Does `--size-only` account for local sparse files properly?

What is the problem you are having with rclone?

It's a question: Does --size-only account for (rclone created) sparse-files?

If you sync from, say, S3 to local, rclone does sparse files for multi-part downloads. Depending on how sparse-files are stated, they may have their true size or their final size. If it is the final size, then sync --size-only will get false negatives for needing to sync

Run the command 'rclone version' and share the full output of the command.

rclone v1.58.1
- os/version: darwin 10.15.7 (64 bit)
- os/kernel: 19.6.0 (x86_64)
- os/type: darwin
- os/arch: amd64
- go/version: go1.17.9
- go/linking: dynamic
- go/tags: cmount

Which cloud storage system are you using? (eg Google Drive)

S3 to local but really anything-but-local to local

The command you were trying to run (eg rclone copy /tmp remote:tmp)

rclone copy --size-only s3:<bucket> /local/path

The rclone config contents with secrets removed.

N/A

A log from the command with the -vv flag

N/A

In an attempt to answer my own question, I made a large (969932800 byte) file on a remote server and did a download to my local machine and cut it off.

I CTRL+C the transfer with

Transferred:   	   55.562 MiB / 925 MiB, 6%, 10.700 MiB/s, ETA 1m21s
Transferred:            0 / 1, 0%
Elapsed time:         8.0s

and then looked at the local file to see sizes

command size
ls -l 893943808
rclone size 893943808
rclone lsjon 893943808
du -k 76768*1024 = 78610432

(The last one uses -k to make 1024 byte blocks (as opposed to the default 512) and then converted)

So the file is about 74.9688mb as per the file system.

Rerunning

$ rclone -vv copy --progress --size-only --dry-run myremote:tmp/ .

shows

2022-05-29 15:42:10 DEBUG : big.dat: Sizes differ (src 969932800 vs dst 893943808)

Which means that rclone is also getting confused by itself.

Does this mean that a --size-only with a local may be tricked if it is still sparse but sparse to the full size? Imagine local to crypt(webdav) where size is all you can do! It is very possible.

is this a bug?

The size used in --size-only is the size of the file as you might see in ls -l. This will always be the same regardless of whether the file contains sparse blocks or not.

When rclone is using multithread streaming it will download to different parts of the file at once, and this will make a sparse file on most OSes. The size as seen by ls -l will be the size of the final transfer, so if rclone is using 4 transfers it will be how far the 4th transfer has got, starting from 3/4 of the way through the file.

Yes.

In general --size-only is a pretty unreliable check and should only be used if you haven't got anything better. Rclone's default sync is size+modtime which is fast and reliable, or you can use --checksum which gives you size+hash which is slower but very accurate.

That is unfortunate as it is a very real possibility then to have unknown data loss.

It may not be worth the effort but one option would be to always write with one extra byte and then truncate when complete. That would make sure that it can't be fooled.

I get that but using something with crypt and webdav (or even just webdav) you don't have much of an option. Also, it's been my experience that nearly all file changes affect the size. Obviously it is trivial to create a counter-case but in general, realistic usage, this is what I'd expect. And an alarming number of remotes support neither hashes nor ModTime.

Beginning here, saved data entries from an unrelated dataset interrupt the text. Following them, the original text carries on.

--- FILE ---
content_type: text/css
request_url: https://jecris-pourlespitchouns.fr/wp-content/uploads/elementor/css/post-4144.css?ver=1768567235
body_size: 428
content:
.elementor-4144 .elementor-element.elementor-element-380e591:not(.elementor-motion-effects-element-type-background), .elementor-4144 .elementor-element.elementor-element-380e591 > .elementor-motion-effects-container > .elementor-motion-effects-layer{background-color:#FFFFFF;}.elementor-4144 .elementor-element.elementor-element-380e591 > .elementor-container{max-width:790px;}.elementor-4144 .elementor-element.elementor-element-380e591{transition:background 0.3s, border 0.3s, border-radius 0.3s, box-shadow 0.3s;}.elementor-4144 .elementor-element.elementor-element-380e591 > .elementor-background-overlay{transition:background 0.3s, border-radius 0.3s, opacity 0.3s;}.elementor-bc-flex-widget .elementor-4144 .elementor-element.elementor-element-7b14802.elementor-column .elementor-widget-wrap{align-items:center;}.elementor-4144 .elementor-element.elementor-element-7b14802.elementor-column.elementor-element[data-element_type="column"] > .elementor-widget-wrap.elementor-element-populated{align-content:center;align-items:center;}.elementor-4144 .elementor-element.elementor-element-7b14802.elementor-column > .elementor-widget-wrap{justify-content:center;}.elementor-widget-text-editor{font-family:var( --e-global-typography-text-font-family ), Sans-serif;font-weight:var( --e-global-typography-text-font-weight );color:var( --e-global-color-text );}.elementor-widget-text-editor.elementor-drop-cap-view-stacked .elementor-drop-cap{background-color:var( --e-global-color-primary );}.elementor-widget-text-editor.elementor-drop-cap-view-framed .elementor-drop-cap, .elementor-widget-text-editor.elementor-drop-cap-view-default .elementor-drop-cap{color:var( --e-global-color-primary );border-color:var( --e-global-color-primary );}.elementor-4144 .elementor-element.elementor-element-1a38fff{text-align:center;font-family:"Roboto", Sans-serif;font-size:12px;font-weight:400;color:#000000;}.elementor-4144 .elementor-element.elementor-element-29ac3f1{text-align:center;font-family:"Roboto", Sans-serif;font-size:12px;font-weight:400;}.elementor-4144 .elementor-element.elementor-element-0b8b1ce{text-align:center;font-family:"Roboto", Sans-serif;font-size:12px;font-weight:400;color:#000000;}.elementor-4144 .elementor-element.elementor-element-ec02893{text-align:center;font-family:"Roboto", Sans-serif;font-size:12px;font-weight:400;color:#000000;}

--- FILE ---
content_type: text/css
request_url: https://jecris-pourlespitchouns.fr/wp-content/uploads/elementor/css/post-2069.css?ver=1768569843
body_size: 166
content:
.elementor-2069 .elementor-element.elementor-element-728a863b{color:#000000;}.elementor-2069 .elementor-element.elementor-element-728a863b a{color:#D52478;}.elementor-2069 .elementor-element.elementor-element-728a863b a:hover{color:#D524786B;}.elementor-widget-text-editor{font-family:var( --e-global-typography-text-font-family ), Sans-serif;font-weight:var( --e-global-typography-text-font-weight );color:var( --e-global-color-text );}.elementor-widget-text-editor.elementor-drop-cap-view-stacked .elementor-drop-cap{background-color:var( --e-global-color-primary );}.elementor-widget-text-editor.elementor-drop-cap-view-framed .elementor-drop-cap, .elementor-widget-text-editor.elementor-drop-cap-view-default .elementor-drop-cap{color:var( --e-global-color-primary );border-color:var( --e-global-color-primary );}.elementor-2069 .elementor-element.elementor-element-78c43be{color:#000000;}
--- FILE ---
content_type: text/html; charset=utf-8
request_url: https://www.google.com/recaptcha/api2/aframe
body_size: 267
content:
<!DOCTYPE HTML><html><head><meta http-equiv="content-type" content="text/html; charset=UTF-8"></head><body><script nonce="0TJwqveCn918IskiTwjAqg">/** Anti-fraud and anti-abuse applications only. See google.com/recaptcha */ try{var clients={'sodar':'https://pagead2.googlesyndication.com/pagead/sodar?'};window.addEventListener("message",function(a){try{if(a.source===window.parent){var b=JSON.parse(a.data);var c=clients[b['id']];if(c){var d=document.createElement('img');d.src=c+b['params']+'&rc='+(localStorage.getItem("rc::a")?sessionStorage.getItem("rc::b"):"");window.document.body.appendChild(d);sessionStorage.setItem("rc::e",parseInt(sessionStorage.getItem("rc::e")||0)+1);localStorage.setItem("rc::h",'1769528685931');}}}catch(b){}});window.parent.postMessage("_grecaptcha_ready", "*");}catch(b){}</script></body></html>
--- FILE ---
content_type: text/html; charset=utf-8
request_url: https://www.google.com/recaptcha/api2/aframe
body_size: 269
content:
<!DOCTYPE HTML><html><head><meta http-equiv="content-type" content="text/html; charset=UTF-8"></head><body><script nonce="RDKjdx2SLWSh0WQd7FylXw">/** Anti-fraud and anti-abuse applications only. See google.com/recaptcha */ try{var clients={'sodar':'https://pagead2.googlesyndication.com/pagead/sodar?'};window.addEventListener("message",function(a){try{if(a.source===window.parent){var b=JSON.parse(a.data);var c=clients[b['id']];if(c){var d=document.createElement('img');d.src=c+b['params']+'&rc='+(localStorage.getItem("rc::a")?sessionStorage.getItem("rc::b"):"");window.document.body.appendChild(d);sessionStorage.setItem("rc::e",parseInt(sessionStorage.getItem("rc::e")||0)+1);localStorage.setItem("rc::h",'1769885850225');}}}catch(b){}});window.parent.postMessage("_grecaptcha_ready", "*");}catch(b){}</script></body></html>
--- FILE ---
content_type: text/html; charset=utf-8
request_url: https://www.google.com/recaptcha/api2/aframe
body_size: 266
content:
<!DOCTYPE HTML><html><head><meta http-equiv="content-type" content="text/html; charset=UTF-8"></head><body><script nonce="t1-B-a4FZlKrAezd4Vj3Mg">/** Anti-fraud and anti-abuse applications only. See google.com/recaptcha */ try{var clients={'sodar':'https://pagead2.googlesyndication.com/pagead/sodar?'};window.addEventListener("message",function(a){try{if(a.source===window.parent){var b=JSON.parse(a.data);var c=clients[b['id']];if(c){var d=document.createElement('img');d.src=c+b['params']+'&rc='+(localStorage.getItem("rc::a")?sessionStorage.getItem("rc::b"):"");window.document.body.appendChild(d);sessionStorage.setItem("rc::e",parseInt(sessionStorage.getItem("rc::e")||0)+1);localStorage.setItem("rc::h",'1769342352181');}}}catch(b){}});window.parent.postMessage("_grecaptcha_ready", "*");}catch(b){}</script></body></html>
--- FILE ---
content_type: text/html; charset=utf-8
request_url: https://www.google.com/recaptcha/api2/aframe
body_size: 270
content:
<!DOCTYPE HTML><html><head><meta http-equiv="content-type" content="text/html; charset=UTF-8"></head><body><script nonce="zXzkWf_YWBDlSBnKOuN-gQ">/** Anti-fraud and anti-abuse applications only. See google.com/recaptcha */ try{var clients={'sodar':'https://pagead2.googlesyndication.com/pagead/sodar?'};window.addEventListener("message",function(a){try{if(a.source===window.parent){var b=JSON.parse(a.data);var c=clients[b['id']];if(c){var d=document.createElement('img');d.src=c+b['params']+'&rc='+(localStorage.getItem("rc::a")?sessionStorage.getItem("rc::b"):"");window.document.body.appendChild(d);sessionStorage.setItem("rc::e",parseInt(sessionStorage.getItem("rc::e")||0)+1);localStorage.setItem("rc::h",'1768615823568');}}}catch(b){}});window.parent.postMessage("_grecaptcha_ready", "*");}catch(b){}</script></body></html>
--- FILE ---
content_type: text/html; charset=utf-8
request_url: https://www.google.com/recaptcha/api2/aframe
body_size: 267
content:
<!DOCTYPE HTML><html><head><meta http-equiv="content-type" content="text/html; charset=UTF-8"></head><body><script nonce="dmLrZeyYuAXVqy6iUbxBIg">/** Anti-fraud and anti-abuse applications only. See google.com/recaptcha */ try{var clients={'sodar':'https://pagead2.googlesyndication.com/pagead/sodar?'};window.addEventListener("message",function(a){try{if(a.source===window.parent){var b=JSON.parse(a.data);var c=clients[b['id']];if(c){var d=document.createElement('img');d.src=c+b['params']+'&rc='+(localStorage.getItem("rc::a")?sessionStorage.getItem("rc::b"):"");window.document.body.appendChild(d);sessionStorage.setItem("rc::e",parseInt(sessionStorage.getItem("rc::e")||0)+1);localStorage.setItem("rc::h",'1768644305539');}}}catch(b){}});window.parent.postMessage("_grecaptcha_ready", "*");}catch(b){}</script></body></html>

That is a nice idea. Easier might be to withhold the last byte until all the other writes have completed in the multipart stream.

Fancy making an issue about that?

I wasn't sure since then you need to book-keep the last byte as opposed to a truncate call. But each would work.

Done: Make rclone more robust to false-negatives with local copies and --size-only · Issue #6206 · rclone/rclone · GitHub

Thanks for the help.

2 Likes

This topic was automatically closed 30 days after the last reply. New replies are no longer allowed.